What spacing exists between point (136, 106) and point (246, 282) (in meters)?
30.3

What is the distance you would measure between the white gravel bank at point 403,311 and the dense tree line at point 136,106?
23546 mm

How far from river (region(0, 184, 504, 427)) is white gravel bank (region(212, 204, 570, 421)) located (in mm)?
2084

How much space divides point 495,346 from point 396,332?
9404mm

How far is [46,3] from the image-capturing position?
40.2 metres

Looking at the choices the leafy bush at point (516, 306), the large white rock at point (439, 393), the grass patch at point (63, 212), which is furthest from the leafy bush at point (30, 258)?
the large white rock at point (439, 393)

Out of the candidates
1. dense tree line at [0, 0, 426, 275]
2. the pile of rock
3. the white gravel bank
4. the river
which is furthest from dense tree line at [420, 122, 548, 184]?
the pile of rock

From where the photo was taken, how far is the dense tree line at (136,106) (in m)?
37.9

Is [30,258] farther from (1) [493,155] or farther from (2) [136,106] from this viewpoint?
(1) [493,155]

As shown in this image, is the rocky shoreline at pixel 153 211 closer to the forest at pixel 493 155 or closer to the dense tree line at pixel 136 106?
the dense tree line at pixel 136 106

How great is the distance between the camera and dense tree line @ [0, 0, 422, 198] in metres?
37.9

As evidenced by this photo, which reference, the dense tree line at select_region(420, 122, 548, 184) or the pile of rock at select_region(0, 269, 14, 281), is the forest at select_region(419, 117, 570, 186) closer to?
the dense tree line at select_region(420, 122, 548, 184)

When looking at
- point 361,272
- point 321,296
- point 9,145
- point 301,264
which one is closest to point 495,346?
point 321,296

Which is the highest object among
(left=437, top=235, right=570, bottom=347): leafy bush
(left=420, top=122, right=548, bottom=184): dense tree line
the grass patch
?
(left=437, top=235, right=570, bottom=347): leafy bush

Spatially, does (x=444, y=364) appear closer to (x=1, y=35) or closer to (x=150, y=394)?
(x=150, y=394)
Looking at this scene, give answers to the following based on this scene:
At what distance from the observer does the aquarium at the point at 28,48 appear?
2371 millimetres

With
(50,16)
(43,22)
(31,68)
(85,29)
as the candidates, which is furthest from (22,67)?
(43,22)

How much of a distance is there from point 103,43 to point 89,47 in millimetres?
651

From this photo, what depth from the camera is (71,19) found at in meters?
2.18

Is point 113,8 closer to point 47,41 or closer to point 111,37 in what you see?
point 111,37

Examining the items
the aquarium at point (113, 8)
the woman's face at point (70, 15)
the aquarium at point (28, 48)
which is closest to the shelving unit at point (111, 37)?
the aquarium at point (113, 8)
------------------------------------------------------------
▸ What you have to do
Pick out every line in the rows above that contains the word "river" and copy each one in full.

▸ Problem solution
How far from river (region(0, 184, 504, 427)) is white gravel bank (region(212, 204, 570, 421)) located (in mm)?
4. the river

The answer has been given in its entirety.